Obviously, anyone with an eye for history has to take Scott McNealy’s comments about the future of the iPod (i.e., there isn’t one) with a large grain of salt. After all, Scott has been pushing the whole “network is the computer” vision since I was in junior high — or maybe it just feels that way — and we all still use desktop PCs rather than the “thin client” computers that Sun would like us to use.

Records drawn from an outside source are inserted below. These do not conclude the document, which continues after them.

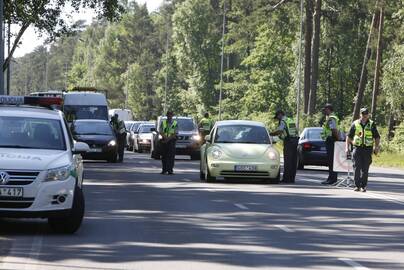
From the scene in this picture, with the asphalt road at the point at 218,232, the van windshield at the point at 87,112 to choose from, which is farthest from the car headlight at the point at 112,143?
the asphalt road at the point at 218,232

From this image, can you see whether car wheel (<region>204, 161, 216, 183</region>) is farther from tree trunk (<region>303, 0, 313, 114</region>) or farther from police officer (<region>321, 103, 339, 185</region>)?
tree trunk (<region>303, 0, 313, 114</region>)

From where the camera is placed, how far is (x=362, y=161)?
24.7 metres

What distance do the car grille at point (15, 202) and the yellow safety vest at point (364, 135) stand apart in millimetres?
12144

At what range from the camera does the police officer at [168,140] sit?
30805 millimetres

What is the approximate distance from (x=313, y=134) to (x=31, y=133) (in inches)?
875

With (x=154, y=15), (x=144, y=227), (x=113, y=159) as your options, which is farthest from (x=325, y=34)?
(x=154, y=15)

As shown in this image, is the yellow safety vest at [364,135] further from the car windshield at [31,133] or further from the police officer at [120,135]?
the police officer at [120,135]

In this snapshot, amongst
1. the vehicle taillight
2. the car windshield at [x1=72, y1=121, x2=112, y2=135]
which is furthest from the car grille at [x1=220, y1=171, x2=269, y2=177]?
the car windshield at [x1=72, y1=121, x2=112, y2=135]

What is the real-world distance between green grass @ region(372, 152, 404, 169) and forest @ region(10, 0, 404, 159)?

In a sense, Scott’s requiem for the iPod is just another cog in that particular wheel. The iPod will die, he says, because we will all have devices — phones, PDAs or whatever — that stream the music we want from a server somewhere. Is Scott just jealous of the success being enjoyed by Apple, the company Sun almost merged with three times (according to co-founder Bill Joy), while Sun’s stock continues to bump along the river bottom?

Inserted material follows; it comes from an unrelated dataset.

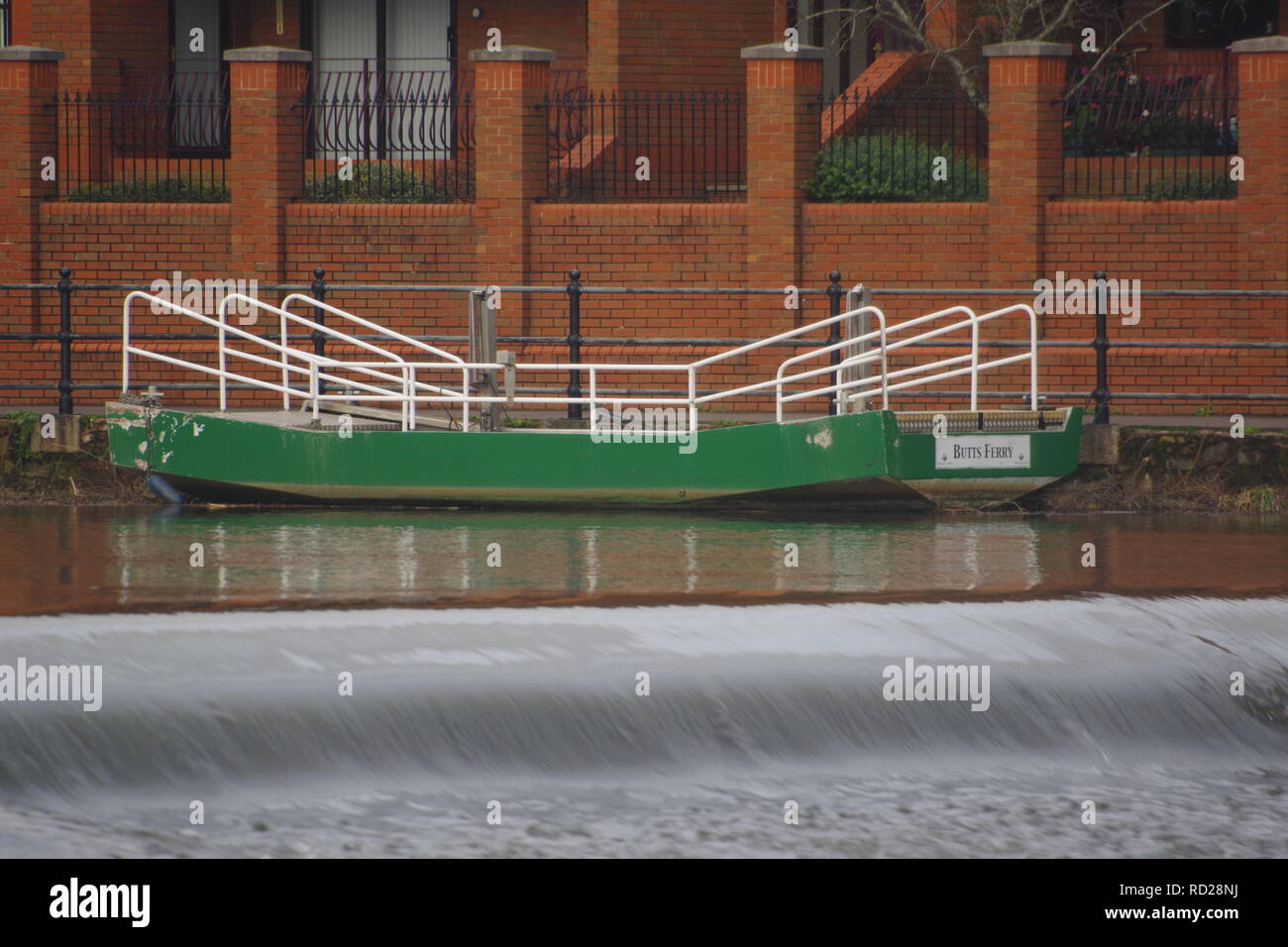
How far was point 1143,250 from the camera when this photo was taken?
17.1m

Perhaps. But could he be right? It’s possible. When Sun was pushing its initial vision, broadband speeds weren’t anywhere near as advanced as they are now — and EV-DO and other wireless advancements are starting to bring that to cellphones and PDAs. I’ve streamed my own Mp3 files to a cellphone, an iPaq and a desktop using Orb as well as other services such as Streampad, and you know what? It worked pretty well, all things considered.
Maybe the iPod will turn out to be like the answering machine after all — or maybe it will sprout a microphone and a stylus and become a cellphone/PDA. After all, Apple has apparently filed for trademarks on the phrase “Mobile Me.”